В квартире скрипели крашеные половицы, потолки были сводчатые и серые, а в длинной узкой ванной имелось окно с широким подоконником. Унитаз неожиданно оказался сверхсовременным, голубым, хотя ванная была чугунная и жутко древняя, с колонкой.
— А почему ты уехал из Питера?
— Потому что я из Москвы. В Питере у меня только дедушка — второй муж бабушки. Я вообще-то там учился два года, но потом бросил.
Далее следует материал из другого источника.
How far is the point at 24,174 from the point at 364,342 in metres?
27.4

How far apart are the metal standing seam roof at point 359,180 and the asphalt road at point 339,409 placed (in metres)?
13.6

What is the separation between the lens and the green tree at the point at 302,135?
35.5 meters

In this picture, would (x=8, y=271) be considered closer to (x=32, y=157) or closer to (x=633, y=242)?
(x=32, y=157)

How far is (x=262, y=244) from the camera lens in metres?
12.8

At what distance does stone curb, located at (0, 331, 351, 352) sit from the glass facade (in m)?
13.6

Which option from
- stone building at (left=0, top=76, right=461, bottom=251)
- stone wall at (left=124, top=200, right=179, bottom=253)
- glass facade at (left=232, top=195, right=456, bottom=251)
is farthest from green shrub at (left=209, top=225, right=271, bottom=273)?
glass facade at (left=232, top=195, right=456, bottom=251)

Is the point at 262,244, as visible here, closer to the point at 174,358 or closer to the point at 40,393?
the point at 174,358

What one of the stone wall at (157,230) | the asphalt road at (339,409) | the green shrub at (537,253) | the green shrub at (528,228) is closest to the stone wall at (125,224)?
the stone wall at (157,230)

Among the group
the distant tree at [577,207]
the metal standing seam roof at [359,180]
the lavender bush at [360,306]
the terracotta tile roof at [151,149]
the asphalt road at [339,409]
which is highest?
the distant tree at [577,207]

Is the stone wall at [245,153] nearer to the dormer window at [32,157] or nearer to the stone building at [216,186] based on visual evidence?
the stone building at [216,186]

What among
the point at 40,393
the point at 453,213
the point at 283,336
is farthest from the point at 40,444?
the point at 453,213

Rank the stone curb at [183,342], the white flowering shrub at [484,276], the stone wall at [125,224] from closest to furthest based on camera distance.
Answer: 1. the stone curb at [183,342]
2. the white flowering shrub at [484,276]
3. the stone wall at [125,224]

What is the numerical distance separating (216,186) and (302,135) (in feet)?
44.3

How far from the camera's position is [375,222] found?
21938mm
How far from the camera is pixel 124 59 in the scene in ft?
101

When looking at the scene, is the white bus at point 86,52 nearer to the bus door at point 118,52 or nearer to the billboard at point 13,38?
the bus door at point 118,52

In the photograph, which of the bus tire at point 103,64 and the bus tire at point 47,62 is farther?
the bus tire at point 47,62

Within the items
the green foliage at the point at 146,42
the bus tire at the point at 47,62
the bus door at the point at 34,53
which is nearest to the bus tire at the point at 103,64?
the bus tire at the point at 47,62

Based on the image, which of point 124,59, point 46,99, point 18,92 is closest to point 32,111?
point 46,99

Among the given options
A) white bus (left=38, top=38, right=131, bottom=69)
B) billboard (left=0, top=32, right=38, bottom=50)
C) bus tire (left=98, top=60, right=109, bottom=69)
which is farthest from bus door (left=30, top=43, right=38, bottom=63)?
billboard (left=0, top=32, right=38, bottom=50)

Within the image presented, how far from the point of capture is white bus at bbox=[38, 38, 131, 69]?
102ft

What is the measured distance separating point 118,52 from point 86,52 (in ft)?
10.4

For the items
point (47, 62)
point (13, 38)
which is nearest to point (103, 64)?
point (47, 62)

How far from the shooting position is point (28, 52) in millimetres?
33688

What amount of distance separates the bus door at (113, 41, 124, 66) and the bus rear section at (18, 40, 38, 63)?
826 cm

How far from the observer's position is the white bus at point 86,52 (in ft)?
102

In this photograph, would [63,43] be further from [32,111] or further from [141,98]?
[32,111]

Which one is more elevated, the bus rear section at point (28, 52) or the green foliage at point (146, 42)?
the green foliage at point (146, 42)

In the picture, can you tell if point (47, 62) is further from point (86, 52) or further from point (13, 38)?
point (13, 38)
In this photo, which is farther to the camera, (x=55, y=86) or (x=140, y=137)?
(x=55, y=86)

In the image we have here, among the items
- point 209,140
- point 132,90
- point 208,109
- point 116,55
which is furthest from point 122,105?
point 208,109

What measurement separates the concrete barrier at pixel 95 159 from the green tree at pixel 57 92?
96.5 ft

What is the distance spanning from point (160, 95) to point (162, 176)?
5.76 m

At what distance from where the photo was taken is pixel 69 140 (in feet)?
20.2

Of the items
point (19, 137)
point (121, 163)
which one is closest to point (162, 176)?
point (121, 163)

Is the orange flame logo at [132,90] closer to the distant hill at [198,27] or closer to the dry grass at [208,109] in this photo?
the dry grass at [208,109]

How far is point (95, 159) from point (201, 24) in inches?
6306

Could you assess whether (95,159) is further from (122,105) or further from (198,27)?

— Почему? — снова спросила я.
— Ну-у… — Он пожал плечами. — Я крутил пластинки, подрабатывал ди-джеем — так, время от времени, в основном на частных вечеринках. Потом началась кой-какая популярность — в узких кругах… Тогда время было такое — все тусовались, как ненормальные. Все чего-то хотели, каждый мечтал стать гением, чего-то кому-то доказать…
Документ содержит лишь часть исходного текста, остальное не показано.